When I take my leave, Valacia shows me out of the municipal buildings. We pass a glass case with different minerals and semi-precious stones found in the area. “Look,” she says, pointing to a blue asbestos stone. “The killing stone.”

She tells me that her father was one of the mineworkers who worked at Koegas and lived in the now demolished housing compound. So far he’s been spared the fatal diagnosis.

I visit the site where the mill processed the “killing stone”, bordering on the west of the village, a block away from Asbestos Street. In other areas asbestos sites were covered with vegetation, but Prieska and Koegas’s rainfall is insufficient for this solution. Even if we could dam up all the tears we had shed, we wouldn’t have enough water.

Rumour has it erosion has taken its toll, the rehabilitation done 40 years ago has become undone and the town is once more exposed to the lethal fibre. Prieska is divided over this issue: the professionals deny this, but the man in the street believes it to be true.

Negative publicity, hysteria or realistic concern? I decide to ask Koos van Heerden. He worked for an insurance company covering the mine employees and spent many a working day at the Koegas mine. He has been living with asbestosis for the past 10 years, spends a good 16 hours a day on an oxygen machine. Only 60, he has moved to an old-age home for the 24-hour care it offers.

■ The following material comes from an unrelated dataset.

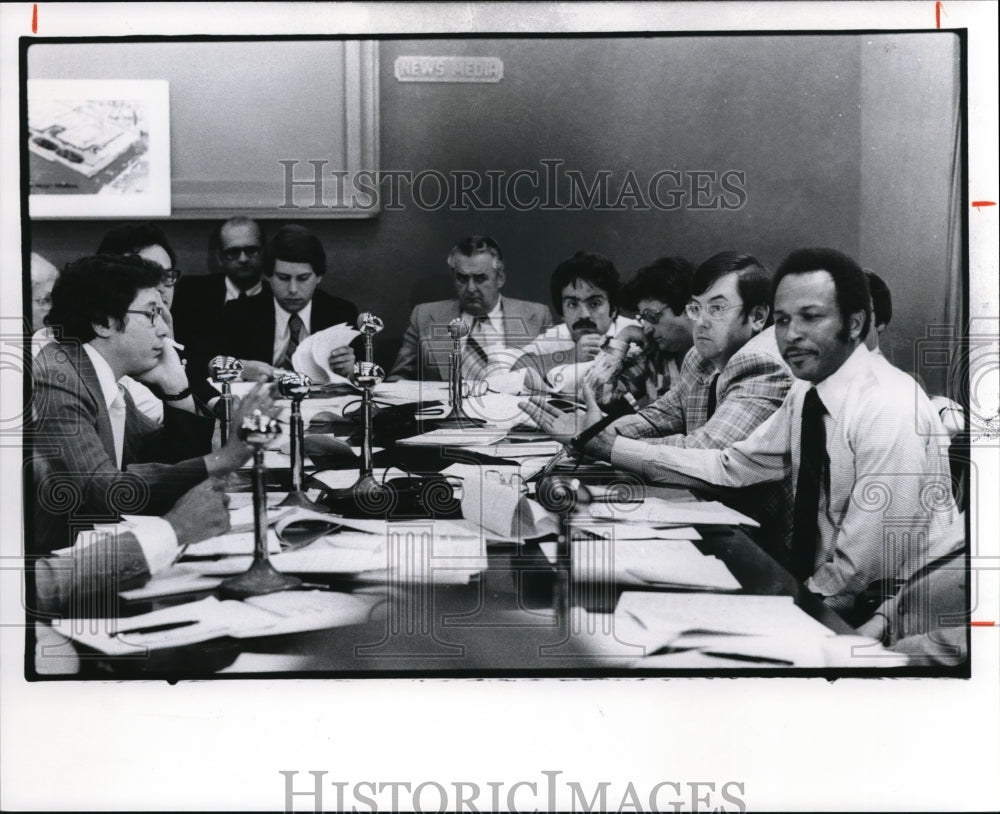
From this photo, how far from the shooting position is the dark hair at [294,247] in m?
2.21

He tells me of the times my father visited him and I get a glimpse of the thoughts and feelings my father concealed from us as children.

When I ask him about negative publicity, he refuses to give me a simple answer. “We should keep the name Asbestos Street, to remember.” And publicity? His sizes me up before he answers. “We carry a scale in our hands. We weigh human lives against economic development. What did they decide in 1941? Have we learned anything since then?”

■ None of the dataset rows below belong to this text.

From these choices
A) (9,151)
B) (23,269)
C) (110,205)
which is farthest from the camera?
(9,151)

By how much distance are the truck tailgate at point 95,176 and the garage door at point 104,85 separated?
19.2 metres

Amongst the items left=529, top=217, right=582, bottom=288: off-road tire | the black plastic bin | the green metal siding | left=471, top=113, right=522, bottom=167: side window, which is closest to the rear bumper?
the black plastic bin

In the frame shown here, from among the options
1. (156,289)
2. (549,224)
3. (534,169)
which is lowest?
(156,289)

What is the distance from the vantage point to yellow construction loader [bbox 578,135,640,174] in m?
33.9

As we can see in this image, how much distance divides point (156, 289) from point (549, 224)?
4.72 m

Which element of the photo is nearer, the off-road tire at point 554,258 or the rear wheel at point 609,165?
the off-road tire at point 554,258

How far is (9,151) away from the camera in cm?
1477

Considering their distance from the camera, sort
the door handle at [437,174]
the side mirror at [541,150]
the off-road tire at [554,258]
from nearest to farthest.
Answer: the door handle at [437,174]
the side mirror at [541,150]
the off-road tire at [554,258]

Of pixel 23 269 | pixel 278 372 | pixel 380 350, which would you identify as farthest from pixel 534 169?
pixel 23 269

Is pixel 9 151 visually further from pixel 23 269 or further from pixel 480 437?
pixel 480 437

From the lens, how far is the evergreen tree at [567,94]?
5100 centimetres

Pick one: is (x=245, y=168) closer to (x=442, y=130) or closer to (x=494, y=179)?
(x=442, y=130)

Because I have been breathing this air since the day I was born, I desperately want to believe the professionals, even if it means denial. “Nature will do its job,” Martin Sawall explains, “the wind and the rain will clear the mill’s site and in 15 years’ time the small risk of exposure that still remains will be something of the past.”

I make one last visit. Mattheus Philander worked on the mines as a young man, thereafter spending the rest of his working life employed as a farmworker by my father.

When I was a child he taught me about the Karoo plants. Those that cure toothache, those that are good for the stomach. And he taught me about the sky and the stars. He was diagnosed with asbestosis in the mid-1980s, yet still roles the occasional Boxer tobacco cigarette and “has given everything over to God. He will see to everything.”

He lives on a pension and has his heart set on compensation. Something that will enable him to buy his own house, and provide for his wife, should he go first.

Philander tells me how he never thought my father would go before he would, and about the dreams he has about my father. His words startle me: two months after my father’s death I have also started having these dreams. We share some of them, and then we sit looking at the sky. Once I thought it was clean and pure; now my eyes scan the pale blue hoping for answers.

Cape PLC has some of them, but never answered the invitation to visit or explain. Suddenly I wish they would. Not only would they see that we are human, but so would we. It would help us to understand our anger, ourselves, perhaps even the doctor that kept silent all those years and was after all part of our community.